Experts Warn that We Are Losing the Battles against Cybercriminals
Montevideo brought together the world’s leading cybercrime experts working with Team Cymru, a global organization specializing in cybersecurity.
Invited by LACNIC, Team Cymru’s local partner, the select group of professionals addressed the main challenges currently faced in the field of cybercrime and agreed to enhance international cooperation to deal with a growing proliferation of online criminal gangs that do not recognize geographical borders.
During the three-day meeting, approximately fifty law-enforcement agents whose work is to fight online crime expressed their surprise with the increasing speed with which criminals are finding ways to breach new protection strategies and with how easily free tools used by cybercriminals are spread.
According to the experts who participated in the sessions and workshops that took place during the meeting held in Montevideo, cybercrime moves billions of dollars and early adopters of new technologies are almost always criminals. The situation in Latin America and the Caribbean is similar to the rest of the world – LACNIC WARP statistics show that phishing is the most common crime in the region, just as it is at global level (click here to see the statistics).
Steve Santorelli, formerly a Scotland Yard agent, is part of this network of international cooperation against cybercrime. In dialogue with LACNIC News, Santorelly stressed that Team Cymru seeks to build trust among experts worldwide to tackle the growing number of criminal episodes on the Internet.
What can you tell the LACNIC community about cybercrime? How often are cybercrimes committed?
It’s always a challenge to talk about specific numbers because the numbers you come up with are based on our visibility into the problem. Everyone has a different perspective, so I try to stay away from specific numbers. Anecdotally, however, I can say that the problem is getting significantly worse. We are definitely in a challenging situation. Using war as an analogy, we are losing the battles. We feel the need for the kind of meetings that we’re having here, primarily to try to bridge the gap between law-enforcement and industry.
------------------------
• **What the task asks**: Reproduce the stretch of the cybercrime article from "Experts Warn that" through "recognize geographical borders.", putting "online crime" wherever "cybercrime" appears.
------------------------
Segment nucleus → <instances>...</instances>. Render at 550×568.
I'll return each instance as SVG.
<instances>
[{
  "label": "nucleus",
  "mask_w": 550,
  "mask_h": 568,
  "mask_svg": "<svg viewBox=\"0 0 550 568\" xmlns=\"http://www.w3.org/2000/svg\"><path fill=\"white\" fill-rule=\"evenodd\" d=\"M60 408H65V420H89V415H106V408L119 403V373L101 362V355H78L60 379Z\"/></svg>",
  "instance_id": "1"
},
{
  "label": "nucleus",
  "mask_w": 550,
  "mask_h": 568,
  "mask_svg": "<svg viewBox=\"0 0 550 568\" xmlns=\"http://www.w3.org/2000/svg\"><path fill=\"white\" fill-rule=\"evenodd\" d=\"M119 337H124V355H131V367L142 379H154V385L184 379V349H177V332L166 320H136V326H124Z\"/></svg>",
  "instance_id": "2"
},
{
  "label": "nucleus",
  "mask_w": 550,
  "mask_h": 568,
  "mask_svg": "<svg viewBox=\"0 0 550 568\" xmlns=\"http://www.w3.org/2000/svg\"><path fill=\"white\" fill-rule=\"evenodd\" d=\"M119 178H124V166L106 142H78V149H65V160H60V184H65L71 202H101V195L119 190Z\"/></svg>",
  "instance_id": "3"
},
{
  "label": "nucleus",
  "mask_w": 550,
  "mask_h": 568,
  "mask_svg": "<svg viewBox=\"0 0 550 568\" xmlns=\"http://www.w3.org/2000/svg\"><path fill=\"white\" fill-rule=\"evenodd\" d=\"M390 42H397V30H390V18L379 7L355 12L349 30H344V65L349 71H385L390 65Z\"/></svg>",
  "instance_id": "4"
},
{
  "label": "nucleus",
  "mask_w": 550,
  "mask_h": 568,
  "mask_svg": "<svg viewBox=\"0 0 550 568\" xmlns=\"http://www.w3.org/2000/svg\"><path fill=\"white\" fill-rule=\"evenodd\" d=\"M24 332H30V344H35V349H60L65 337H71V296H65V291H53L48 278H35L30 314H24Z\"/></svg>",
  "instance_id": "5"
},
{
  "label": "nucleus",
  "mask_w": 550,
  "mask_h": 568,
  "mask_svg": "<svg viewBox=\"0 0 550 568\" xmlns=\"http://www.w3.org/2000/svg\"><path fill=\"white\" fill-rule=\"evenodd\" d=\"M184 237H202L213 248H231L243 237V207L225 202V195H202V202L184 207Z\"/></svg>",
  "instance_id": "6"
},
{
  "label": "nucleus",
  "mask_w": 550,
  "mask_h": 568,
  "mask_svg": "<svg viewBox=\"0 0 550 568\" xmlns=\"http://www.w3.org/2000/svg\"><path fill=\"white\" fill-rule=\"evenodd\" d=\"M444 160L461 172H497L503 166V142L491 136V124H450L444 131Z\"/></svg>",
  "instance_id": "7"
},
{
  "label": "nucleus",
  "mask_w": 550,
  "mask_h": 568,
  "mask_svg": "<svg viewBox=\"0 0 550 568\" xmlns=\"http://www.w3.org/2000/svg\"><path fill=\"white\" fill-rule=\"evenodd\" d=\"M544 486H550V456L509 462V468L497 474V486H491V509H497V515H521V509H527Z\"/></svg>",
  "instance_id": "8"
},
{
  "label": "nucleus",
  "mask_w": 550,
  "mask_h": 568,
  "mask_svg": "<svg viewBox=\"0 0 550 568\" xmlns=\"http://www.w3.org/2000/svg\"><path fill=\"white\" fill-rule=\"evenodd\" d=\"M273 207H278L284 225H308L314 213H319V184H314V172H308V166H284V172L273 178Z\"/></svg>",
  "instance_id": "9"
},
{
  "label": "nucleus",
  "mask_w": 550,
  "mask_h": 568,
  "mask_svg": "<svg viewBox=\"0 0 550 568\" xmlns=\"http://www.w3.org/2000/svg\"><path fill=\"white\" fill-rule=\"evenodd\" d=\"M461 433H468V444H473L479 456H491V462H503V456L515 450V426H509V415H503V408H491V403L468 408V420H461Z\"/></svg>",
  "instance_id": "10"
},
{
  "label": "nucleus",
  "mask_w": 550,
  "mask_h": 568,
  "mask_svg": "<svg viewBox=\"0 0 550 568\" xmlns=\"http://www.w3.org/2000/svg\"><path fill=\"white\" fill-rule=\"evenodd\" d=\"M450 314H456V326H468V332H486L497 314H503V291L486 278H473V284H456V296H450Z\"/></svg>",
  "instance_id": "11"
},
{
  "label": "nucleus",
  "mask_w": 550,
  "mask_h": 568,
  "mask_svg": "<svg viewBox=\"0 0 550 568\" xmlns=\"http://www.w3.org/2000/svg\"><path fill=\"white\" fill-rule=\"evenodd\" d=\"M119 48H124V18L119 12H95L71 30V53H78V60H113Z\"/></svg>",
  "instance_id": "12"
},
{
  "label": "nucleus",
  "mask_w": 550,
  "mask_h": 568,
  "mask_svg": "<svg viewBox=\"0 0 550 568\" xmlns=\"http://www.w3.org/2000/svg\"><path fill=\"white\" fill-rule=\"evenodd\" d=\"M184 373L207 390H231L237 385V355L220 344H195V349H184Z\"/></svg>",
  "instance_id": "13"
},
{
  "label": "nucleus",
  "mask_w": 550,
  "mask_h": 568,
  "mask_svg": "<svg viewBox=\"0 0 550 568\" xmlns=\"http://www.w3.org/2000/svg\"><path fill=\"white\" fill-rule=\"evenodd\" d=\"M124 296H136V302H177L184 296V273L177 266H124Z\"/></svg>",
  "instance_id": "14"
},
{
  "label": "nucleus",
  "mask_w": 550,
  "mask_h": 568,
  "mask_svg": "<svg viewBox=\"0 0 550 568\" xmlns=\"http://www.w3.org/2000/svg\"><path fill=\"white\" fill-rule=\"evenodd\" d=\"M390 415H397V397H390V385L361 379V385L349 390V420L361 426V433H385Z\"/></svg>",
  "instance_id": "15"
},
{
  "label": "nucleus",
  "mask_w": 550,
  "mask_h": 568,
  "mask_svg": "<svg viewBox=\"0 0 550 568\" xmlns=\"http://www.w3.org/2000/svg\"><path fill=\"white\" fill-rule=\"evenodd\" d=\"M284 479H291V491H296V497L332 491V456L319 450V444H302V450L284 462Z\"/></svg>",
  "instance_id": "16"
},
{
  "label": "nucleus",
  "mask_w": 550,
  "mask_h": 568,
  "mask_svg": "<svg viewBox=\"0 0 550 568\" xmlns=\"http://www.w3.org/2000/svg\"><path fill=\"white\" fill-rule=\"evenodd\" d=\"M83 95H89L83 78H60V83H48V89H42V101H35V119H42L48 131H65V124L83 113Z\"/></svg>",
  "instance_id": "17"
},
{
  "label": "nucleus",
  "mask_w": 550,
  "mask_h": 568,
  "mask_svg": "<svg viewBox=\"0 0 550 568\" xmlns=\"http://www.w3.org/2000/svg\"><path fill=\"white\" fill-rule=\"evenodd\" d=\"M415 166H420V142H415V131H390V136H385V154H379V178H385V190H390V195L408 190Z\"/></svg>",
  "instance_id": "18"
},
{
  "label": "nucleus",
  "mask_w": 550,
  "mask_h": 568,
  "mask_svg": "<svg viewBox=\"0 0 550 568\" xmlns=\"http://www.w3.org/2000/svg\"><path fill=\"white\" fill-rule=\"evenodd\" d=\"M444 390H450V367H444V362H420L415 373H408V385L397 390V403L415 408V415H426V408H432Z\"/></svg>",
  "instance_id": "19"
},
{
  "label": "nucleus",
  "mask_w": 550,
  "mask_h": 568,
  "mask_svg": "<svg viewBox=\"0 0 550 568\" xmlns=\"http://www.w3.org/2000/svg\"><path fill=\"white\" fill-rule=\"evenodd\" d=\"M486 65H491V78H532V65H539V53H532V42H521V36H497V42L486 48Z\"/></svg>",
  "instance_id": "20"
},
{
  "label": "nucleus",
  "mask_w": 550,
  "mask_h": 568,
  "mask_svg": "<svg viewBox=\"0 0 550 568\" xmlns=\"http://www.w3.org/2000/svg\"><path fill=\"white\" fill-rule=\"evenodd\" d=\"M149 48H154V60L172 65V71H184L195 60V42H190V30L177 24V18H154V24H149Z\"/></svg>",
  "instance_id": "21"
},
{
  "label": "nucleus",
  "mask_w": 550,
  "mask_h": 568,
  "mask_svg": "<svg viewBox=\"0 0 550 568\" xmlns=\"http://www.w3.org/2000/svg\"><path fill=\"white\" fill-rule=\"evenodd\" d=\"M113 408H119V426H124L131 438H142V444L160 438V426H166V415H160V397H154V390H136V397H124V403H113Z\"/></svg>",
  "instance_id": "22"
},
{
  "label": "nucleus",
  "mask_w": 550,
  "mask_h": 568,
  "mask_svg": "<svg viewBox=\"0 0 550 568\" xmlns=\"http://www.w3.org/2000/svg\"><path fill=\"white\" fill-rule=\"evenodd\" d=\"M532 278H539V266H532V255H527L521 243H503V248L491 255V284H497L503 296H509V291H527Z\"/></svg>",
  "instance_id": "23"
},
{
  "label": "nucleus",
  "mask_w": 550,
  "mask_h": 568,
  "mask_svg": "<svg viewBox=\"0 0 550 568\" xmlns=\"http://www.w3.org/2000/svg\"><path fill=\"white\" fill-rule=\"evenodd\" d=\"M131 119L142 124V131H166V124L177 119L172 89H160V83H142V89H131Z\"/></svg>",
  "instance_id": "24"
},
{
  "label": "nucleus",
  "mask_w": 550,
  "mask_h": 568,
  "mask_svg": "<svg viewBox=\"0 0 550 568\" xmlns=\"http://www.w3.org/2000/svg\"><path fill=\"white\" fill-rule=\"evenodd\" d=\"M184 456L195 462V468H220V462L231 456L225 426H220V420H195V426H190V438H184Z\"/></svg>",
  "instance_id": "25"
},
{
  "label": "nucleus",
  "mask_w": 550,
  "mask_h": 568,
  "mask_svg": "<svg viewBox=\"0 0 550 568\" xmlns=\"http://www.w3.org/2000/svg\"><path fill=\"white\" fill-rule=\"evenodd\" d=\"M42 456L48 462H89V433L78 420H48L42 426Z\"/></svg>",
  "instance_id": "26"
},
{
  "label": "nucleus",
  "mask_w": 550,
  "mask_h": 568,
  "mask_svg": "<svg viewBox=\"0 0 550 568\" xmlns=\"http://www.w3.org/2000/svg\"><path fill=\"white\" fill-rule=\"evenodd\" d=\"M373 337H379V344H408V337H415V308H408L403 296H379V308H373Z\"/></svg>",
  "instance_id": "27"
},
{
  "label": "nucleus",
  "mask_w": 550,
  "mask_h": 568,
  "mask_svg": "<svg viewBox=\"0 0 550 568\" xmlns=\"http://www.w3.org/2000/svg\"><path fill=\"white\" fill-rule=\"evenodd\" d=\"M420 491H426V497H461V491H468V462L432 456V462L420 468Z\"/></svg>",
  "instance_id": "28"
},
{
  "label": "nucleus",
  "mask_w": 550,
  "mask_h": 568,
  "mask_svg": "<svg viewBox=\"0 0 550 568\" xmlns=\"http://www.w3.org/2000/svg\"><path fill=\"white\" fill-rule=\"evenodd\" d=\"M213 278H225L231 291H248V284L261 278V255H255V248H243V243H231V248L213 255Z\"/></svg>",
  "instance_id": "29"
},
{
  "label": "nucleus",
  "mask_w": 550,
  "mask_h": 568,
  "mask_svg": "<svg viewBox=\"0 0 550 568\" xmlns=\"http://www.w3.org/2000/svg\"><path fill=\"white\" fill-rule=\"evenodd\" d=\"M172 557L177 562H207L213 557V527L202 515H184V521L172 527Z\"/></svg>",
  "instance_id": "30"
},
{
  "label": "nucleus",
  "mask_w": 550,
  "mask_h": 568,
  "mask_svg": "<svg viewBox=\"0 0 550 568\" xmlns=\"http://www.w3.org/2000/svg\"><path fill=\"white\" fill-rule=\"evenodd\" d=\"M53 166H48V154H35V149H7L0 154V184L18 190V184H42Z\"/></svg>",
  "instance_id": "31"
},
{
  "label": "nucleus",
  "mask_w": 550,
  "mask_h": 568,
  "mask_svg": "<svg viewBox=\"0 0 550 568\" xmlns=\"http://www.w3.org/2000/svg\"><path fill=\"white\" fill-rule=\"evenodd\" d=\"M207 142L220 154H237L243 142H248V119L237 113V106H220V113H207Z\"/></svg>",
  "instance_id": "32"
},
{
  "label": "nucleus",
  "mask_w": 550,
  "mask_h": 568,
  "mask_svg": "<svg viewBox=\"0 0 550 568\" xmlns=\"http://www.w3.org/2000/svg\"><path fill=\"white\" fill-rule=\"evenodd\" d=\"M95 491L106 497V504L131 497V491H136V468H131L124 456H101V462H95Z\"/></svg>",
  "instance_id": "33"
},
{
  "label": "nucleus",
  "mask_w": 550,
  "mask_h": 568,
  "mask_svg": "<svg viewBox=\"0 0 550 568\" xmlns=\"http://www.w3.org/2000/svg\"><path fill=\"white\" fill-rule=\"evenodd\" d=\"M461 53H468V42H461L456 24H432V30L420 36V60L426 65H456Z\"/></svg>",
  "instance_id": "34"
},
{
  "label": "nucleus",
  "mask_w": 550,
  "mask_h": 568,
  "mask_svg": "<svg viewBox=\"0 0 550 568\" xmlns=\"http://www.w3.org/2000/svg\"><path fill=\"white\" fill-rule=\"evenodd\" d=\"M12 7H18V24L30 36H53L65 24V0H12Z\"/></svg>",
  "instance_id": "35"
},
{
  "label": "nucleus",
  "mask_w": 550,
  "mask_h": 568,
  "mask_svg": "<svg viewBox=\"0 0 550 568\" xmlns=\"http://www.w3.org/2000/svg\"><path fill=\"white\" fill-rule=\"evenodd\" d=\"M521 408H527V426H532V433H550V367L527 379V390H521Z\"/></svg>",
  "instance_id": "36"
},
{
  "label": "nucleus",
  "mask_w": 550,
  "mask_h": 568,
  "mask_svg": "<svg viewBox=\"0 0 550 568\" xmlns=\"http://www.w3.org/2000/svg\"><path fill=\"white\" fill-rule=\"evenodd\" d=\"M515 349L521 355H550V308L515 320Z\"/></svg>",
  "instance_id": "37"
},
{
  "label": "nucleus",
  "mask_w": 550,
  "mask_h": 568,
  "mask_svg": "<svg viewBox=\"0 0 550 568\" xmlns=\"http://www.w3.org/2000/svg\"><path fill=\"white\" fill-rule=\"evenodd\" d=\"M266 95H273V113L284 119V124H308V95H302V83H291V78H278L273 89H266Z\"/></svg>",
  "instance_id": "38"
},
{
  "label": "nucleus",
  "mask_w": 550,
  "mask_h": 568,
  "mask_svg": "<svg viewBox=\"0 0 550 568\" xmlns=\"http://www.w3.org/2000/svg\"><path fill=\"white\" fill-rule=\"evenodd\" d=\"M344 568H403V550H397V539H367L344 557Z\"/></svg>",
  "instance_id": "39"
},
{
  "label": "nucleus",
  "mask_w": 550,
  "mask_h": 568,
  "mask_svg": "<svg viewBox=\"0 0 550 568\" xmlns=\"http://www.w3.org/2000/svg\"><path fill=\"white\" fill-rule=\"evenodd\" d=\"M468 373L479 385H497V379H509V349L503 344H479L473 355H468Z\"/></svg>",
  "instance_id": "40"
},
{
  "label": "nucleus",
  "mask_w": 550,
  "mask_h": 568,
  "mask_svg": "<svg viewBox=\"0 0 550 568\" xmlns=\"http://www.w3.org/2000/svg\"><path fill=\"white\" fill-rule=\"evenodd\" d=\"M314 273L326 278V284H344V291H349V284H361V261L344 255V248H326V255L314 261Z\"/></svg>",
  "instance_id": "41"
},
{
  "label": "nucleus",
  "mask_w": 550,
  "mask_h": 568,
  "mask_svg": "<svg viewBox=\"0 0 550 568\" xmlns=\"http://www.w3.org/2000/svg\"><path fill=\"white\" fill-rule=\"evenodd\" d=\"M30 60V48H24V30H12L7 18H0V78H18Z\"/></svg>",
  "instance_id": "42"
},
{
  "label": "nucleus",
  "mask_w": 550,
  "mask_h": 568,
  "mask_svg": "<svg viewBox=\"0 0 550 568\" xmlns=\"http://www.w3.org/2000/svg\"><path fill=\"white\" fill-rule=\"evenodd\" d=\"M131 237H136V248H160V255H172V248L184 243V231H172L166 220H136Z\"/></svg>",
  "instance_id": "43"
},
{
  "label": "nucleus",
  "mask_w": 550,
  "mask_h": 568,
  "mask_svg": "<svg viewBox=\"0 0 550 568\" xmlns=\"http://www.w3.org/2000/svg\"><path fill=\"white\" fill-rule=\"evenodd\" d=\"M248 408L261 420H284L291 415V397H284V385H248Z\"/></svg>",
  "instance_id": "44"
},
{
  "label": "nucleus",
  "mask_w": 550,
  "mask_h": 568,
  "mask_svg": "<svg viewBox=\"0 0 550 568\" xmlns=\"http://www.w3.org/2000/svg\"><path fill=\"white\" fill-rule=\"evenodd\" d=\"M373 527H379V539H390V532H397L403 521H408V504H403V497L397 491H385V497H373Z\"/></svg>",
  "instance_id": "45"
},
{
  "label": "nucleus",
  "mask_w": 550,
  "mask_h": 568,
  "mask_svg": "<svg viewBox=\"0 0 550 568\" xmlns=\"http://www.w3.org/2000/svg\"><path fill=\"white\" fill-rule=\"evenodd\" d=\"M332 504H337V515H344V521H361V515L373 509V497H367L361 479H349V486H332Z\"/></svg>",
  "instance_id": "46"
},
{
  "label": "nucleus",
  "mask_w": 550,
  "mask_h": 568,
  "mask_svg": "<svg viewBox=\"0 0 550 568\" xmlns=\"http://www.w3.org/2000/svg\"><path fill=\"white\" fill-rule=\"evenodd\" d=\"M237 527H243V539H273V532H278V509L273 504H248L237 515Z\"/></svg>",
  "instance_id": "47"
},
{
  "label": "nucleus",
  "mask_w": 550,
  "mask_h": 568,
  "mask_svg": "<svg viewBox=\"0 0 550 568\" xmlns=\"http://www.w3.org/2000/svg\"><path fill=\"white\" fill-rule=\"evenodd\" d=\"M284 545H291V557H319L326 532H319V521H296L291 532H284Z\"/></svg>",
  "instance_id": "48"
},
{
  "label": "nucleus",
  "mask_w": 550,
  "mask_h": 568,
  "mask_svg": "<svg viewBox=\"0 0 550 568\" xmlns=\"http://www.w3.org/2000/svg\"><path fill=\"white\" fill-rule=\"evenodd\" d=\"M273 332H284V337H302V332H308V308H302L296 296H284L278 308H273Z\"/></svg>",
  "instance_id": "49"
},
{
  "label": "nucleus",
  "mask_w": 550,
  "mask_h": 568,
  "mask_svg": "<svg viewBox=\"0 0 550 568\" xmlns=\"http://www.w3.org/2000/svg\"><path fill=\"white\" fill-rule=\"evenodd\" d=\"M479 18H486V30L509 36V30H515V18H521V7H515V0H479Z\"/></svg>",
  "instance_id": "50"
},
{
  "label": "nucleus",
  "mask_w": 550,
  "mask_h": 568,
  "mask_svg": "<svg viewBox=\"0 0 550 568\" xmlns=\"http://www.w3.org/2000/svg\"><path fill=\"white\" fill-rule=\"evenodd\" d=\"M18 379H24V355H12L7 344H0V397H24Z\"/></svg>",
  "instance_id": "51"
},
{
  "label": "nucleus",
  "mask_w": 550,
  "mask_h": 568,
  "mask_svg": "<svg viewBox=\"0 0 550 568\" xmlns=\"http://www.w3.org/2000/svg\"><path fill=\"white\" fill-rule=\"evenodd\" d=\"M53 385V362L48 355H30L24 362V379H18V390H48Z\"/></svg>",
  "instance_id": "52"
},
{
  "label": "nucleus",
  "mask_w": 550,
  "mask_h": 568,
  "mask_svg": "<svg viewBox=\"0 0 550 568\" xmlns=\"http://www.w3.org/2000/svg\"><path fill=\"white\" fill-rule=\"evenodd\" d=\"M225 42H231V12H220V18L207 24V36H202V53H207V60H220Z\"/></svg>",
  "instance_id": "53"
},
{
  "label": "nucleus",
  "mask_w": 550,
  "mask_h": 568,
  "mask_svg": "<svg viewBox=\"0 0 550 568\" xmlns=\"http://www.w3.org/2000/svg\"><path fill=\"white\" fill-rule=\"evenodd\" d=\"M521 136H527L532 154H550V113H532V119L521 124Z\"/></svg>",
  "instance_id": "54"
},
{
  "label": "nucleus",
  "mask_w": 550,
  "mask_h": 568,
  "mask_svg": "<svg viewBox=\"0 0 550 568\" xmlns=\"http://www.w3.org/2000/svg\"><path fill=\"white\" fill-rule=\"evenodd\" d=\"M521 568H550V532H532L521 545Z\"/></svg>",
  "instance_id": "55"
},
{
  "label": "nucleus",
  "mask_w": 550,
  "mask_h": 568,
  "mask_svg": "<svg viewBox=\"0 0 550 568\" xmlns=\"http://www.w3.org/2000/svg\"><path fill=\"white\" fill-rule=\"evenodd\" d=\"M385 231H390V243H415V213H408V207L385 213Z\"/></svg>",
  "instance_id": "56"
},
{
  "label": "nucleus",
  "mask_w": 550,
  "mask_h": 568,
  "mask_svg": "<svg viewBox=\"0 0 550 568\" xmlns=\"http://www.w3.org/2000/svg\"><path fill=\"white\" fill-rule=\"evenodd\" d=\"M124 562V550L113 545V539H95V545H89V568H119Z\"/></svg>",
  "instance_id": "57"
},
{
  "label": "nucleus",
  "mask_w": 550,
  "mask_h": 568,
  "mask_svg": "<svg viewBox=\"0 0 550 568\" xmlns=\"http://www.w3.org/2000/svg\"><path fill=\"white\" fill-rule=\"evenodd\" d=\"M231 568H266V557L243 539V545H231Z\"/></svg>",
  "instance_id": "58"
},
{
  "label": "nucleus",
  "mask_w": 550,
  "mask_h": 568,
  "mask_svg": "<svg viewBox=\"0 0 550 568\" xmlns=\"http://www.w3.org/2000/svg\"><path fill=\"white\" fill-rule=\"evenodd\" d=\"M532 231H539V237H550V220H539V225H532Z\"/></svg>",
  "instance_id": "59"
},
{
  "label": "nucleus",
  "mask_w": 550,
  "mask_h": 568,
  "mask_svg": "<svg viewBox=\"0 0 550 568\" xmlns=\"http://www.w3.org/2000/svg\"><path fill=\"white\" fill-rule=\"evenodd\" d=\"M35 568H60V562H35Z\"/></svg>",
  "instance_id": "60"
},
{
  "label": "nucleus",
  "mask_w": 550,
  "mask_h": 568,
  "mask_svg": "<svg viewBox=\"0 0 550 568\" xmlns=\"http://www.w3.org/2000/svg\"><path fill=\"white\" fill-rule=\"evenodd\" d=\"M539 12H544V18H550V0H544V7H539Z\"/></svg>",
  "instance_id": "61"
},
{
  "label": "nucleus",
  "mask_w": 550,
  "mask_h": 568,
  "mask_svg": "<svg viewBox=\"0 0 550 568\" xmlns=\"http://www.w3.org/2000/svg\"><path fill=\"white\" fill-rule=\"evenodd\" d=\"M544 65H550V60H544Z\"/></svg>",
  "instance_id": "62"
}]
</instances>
------------------------
• **Response below**:
Experts Warn that We Are Losing the Battles against Cybercriminals
Montevideo brought together the world’s leading online crime experts working with Team Cymru, a global organization specializing in cybersecurity.
Invited by LACNIC, Team Cymru’s local partner, the select group of professionals addressed the main challenges currently faced in the field of online crime and agreed to enhance international cooperation to deal with a growing proliferation of online criminal gangs that do not recognize geographical borders.